Goodell joined the NFL in 1982 as an intern and, except for a one-year detour to the New York Jets in ’83, has been with the league ever since, with increasing responsibility. By 1987, he had become the assistant to Lamar Hunt, then-president of the American Football Conference under NFL Commissioner Pete Rozelle.
“I would call Roger from time to time requesting information and his insight on the league’s direction,” says Sports Broadcasting Hall of Famer and former CBS Sports President Neal Pilson. “He was always candid and helpful, but you could never pry any of the league’s secrets from him. It was apparent that Pete and, later, [Hall of Famer and Commissioner] Paul Tagliabue had enormous confidence in Roger, and his stature within the league and with the owners continued to grow.”
(Like others, Pilson also recalls Goodell’s “crushing handshake,” a habit the commissioner says grew out of his being introduced to so many Goliath-size players.)
Goodell went on to become chief operating officer under Tagliabue and helped guide creation of the league’s instant-replay system. He played a lead role in creation of the groundbreaking NFL Network in 2003.
“The first thing that hit me when I started working with the NFL in 1994 was that it was unlike any sporting body I had worked with anywhere else in the world. They were all bloody smart!” says Sports Broadcasting Hall of Famer David Hill, who was president of Fox Sports when the broadcaster surprisingly grabbed the NFL rights from CBS.
“And there was Roger Goodell,” Hill continues, “who always carried himself with an air of authority. In conversations, he never said much, but what he did say inevitably got to the heart of the matter.
“In the early days,” he adds, “I didn’t see much of Roger, but I learned that he was working with the teams, getting stadium deals done, and obviously, at the same time getting first-hand knowledge of the inner workings.”
A shrewd businessman, Goodell is sometimes perceived by fans as cold and unapproachable. He considers that just part of the business and plays it for all it’s worth.
He has become accustomed to fans’ long, lusty booing, which started in 2011 when he was introduced at a Draft Day event two months into a player lockout. “When I first came up to the podium,” he remembers, “it was not only deafening; I could physically feel it. It almost pushed me back. But it was good in one sense: you felt the frustration of the fans” who were attending the event at Radio City Music Hall.
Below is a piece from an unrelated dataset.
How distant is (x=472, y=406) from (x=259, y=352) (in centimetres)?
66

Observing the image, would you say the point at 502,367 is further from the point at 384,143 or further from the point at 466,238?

“They wanted their football,” he told retired Yum Brands Chairman/CEO David Novak, who hosts a podcast called How Leaders Lead.
Goodell has been able to turn the jeers into a kind of signature and, in the process, has become something of an Everyman, at least to some fans.
In 2020, when the country was effectively shut down, the NFL and Goodell had the brilliant idea of hosting the NFL Draft event from the basement man-cave in his home, where he was seated in the old leather chair from which he had been watching NFL games for 30 years. The image was so popular that, when the Draft was held last year on Cleveland’s lakeshore, Goodell sat in that chair on the stage. Fans got a chance to sit in it, too. And boo him.
The Draft Day event is another example of how Goodell’s NFL has, sometimes subtly, expanded its influence. The college draft was once a relatively private league function in New York, and Goodell recalls that, when ESPN asked to cover it in 1980, Rozelle thought, “Boy, they must be desperate for sports content.”
Under Goodell, the NFL Draft is now a three-day event that has become a city-wide festival in host cities. For the Las Vegas edition this year, the league and city reported that 300,000 people joined in on the hoopla on the Strip and as many as 55 million watched at home.
Goodell, in large part because of his handling of media rights, is responsible for that. “He puts a lot of Hollywood executives to shame,” Hill says, and he does that despite “having 32 bosses he has to satisfy.”